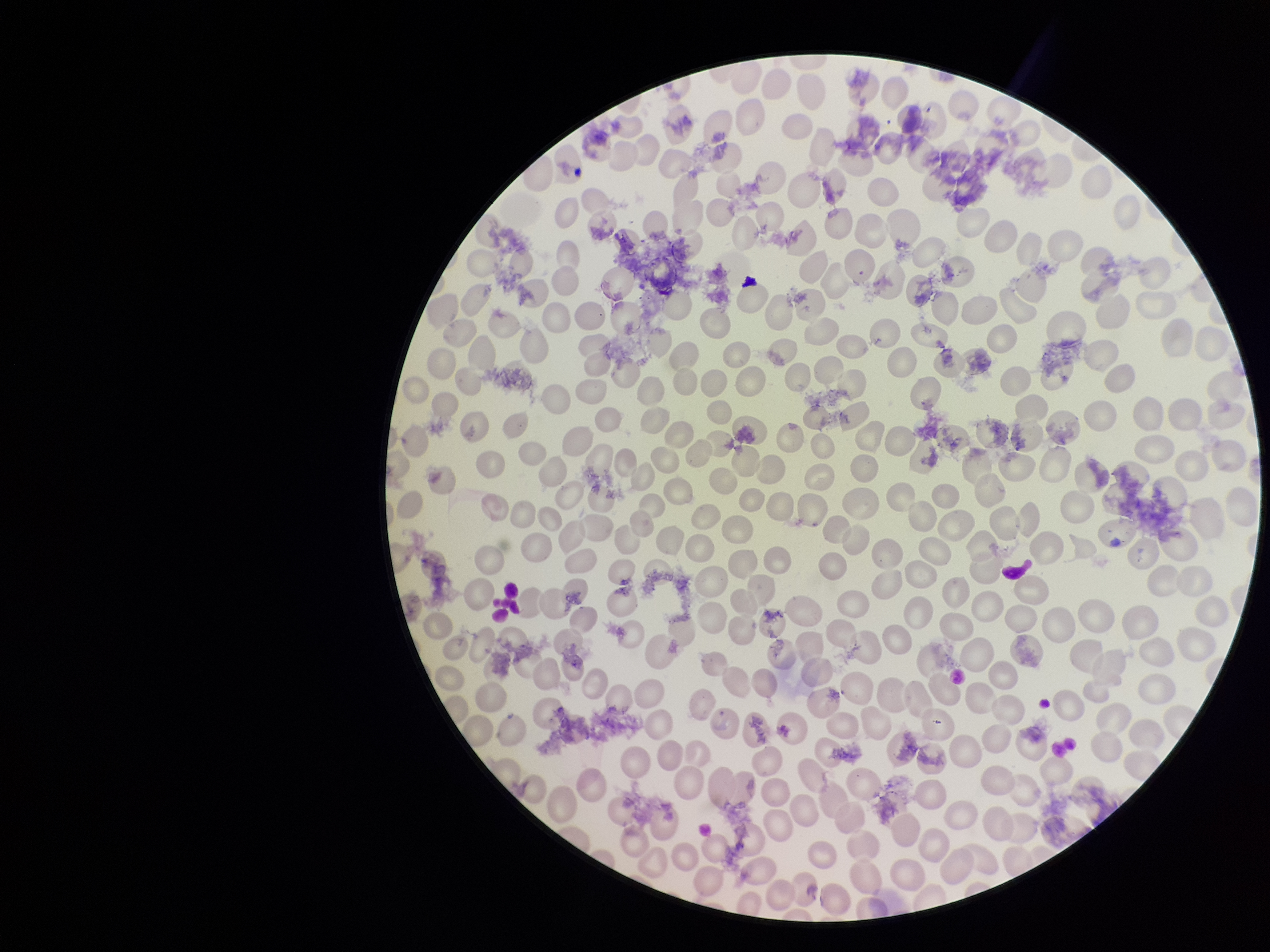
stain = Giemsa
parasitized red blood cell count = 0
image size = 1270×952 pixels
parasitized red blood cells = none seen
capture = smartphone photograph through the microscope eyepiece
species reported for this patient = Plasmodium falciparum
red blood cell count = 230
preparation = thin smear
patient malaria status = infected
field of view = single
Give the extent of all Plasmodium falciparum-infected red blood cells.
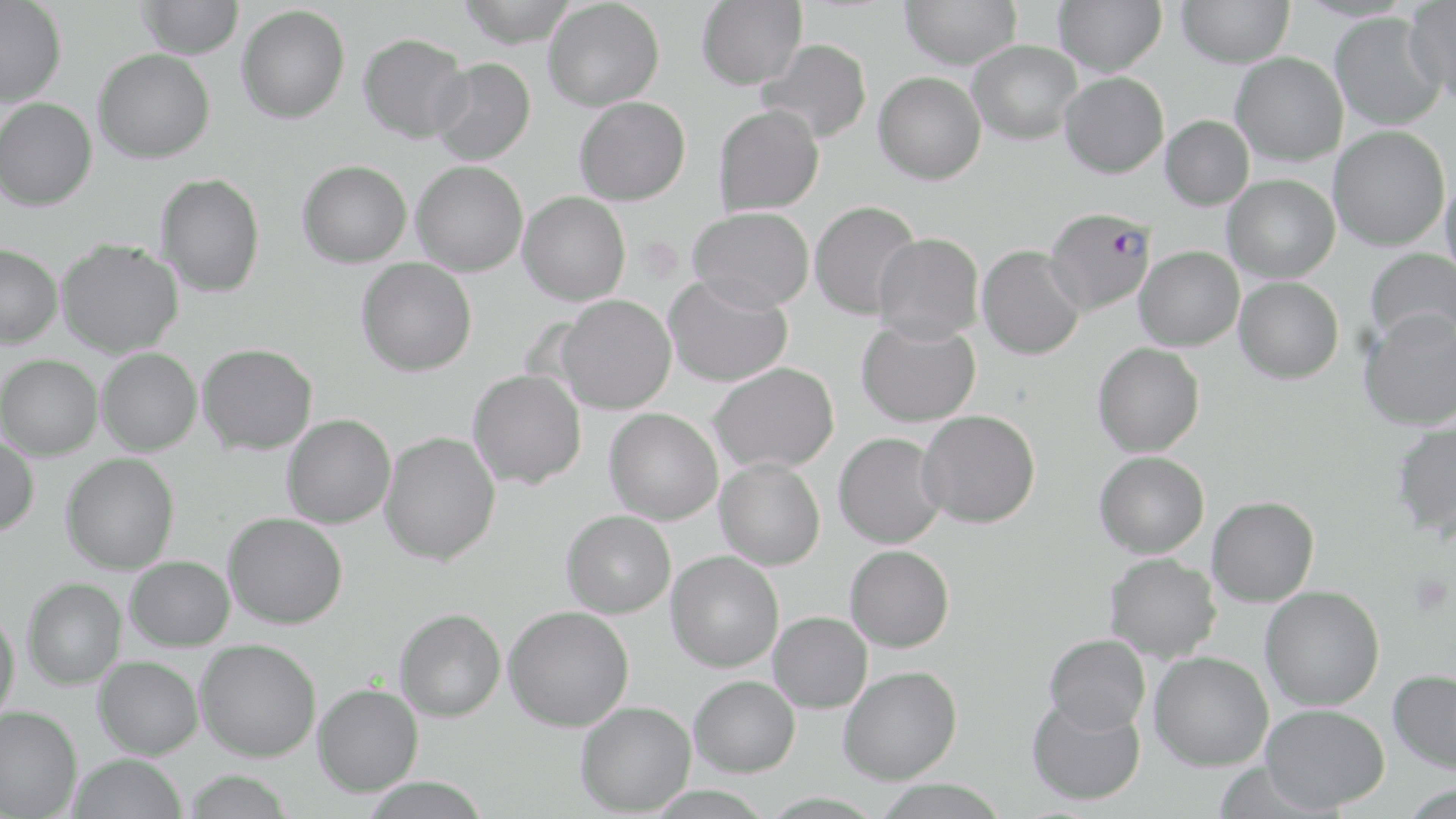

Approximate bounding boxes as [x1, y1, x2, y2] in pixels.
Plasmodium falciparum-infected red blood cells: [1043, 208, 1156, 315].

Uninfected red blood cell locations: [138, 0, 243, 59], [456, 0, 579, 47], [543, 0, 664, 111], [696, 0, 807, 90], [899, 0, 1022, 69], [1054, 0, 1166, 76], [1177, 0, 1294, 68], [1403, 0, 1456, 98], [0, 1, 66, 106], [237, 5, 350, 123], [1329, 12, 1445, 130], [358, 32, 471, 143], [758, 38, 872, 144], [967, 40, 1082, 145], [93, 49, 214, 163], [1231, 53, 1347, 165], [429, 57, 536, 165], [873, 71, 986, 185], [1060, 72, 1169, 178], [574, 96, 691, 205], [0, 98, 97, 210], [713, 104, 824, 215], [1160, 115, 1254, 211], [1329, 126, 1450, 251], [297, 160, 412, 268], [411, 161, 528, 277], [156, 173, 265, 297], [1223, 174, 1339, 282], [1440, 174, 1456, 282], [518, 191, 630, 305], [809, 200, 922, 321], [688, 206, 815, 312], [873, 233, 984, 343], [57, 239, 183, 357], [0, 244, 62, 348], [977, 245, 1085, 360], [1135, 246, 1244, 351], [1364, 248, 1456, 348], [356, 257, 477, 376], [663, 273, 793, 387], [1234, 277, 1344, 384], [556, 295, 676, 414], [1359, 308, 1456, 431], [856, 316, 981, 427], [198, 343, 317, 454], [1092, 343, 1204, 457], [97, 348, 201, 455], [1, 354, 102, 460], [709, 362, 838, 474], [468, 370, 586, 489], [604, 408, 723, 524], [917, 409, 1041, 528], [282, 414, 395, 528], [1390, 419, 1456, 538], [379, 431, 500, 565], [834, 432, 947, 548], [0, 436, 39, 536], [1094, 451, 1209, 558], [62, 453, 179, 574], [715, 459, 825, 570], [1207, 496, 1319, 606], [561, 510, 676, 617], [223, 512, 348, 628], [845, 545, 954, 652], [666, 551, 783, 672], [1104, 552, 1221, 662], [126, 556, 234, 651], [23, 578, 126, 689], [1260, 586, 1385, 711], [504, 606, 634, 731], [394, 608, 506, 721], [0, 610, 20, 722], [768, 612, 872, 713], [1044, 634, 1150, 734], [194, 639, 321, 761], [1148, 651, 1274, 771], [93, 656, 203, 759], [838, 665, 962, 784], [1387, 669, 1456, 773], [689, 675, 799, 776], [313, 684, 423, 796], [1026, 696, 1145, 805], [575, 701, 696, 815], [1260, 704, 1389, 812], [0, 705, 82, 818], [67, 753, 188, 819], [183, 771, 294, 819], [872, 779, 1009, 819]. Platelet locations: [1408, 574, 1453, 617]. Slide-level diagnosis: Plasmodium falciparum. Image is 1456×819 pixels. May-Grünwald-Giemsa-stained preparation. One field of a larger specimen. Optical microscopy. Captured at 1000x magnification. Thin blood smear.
==
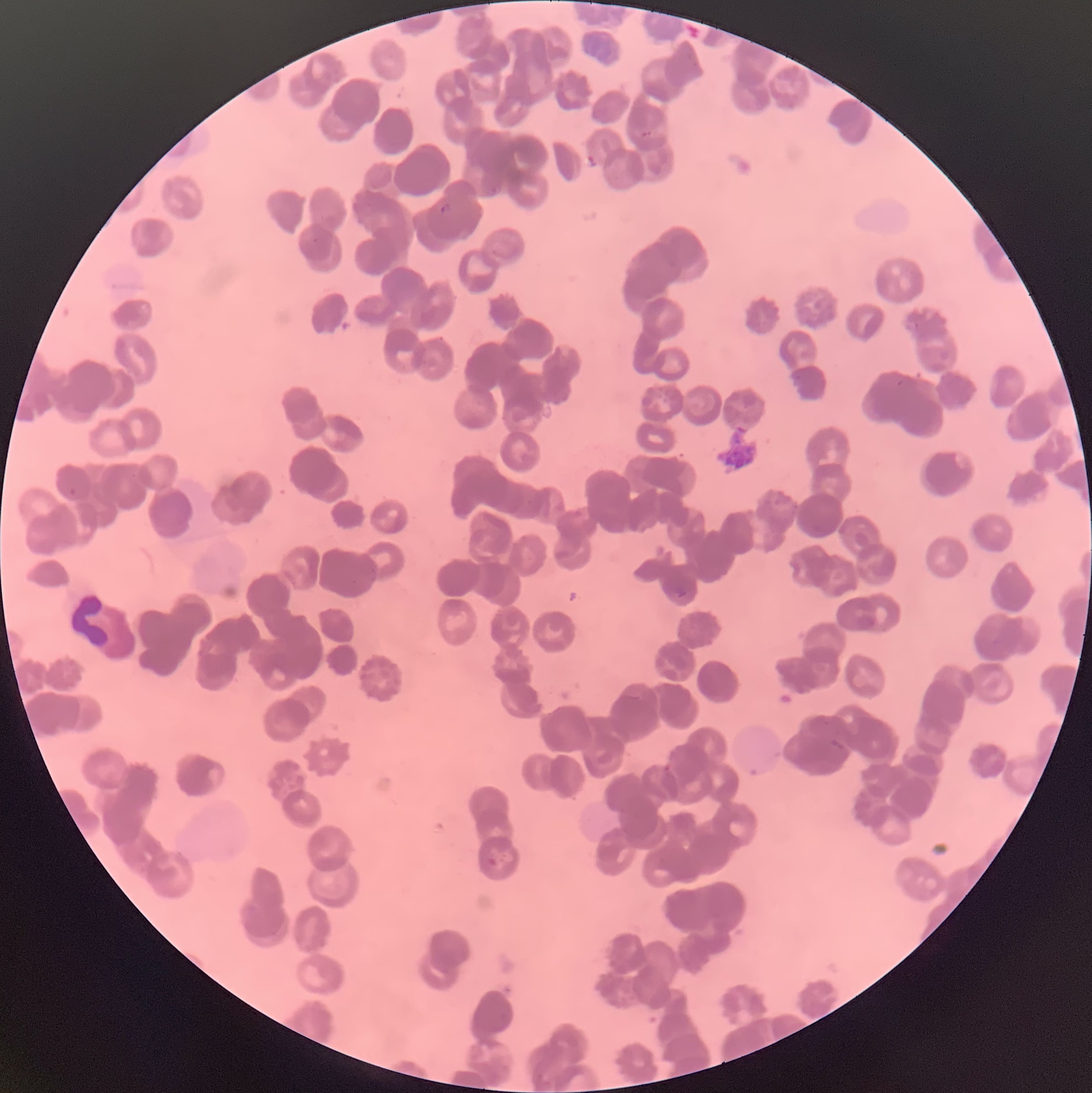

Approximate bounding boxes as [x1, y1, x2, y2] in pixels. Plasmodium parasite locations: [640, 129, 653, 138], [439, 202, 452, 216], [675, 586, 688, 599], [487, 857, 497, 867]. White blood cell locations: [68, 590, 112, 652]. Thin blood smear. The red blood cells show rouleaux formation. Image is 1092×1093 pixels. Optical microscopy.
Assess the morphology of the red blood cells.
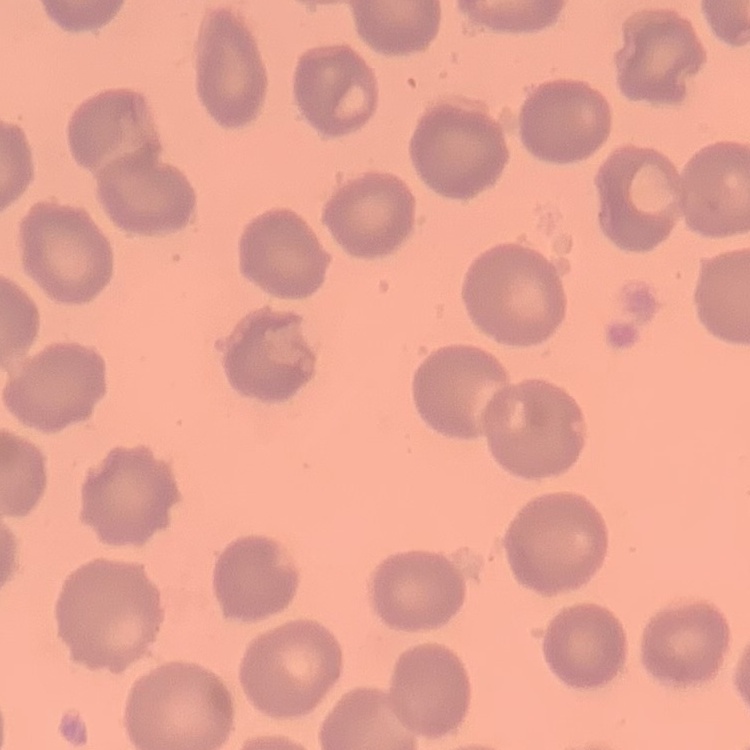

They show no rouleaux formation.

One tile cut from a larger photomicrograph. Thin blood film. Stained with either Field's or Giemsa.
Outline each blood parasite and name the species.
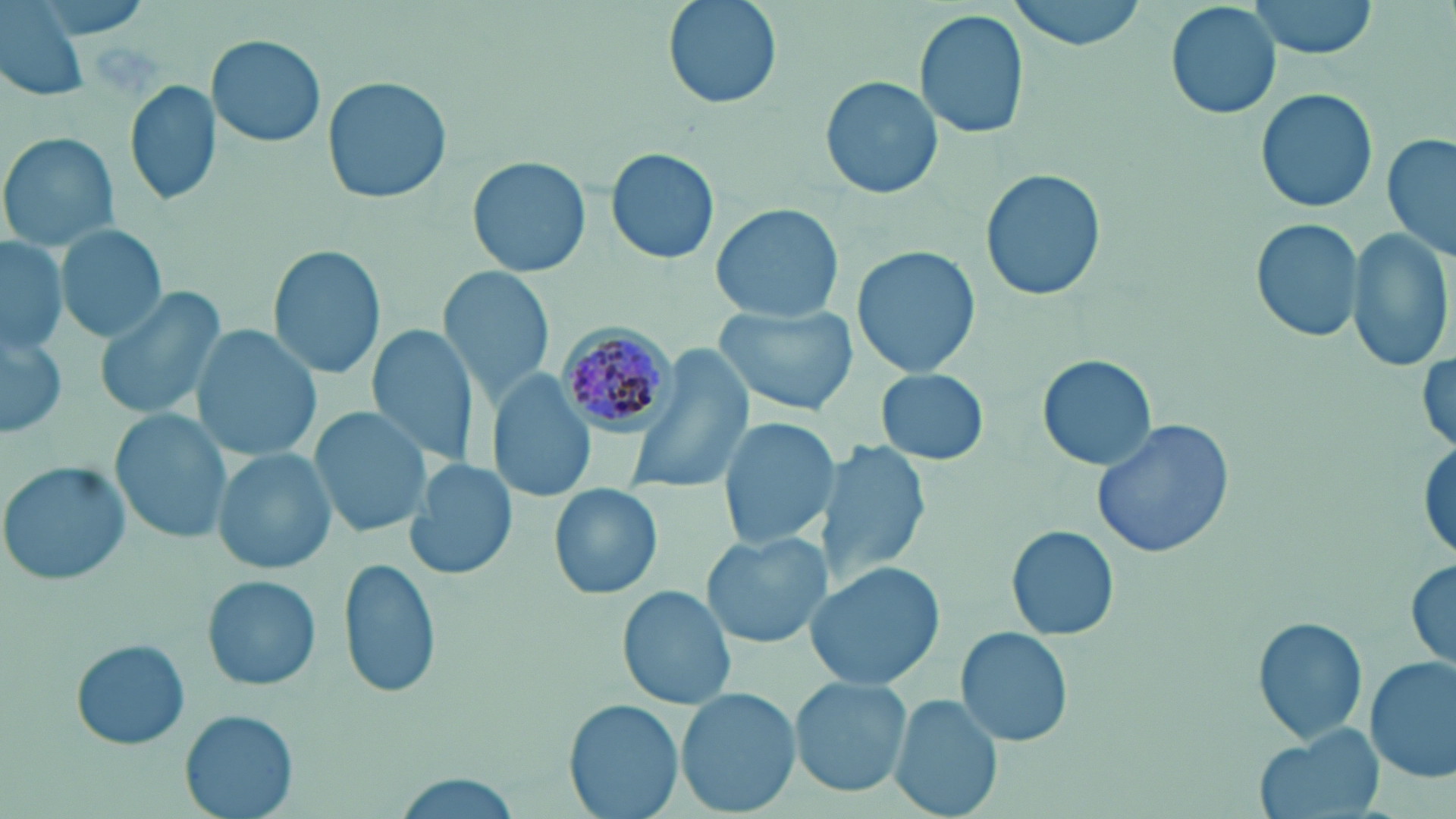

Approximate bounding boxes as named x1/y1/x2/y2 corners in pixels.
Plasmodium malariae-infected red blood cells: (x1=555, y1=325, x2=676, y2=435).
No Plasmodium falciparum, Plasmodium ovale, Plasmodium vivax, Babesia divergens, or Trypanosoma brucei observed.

**WHAT IS BEING ASKED**
Whenever a line of the data holds the string "cells", pick that line out.

**EXPECTED ANSWER**
parasitized red blood cells = none seen
Give the extent of all Plasmodium falciparum-infected red blood cells.
Plasmodium falciparum-infected red blood cells: [1043, 208, 1156, 315].
Approximate bounding boxes as [x1, y1, x2, y2] in pixels. Plasmodium parasite locations: [640, 129, 653, 138], [439, 202, 452, 216], [675, 586, 688, 599], [487, 857, 497, 867]. White blood cell locations: [68, 590, 112, 652]. Thin blood smear. The red blood cells show rouleaux formation. Image is 1092×1093 pixels. Optical microscopy.
Assess the morphology of the red blood cells.
Plasmodium malariae-infected red blood cells: (x1=555, y1=325, x2=676, y2=435).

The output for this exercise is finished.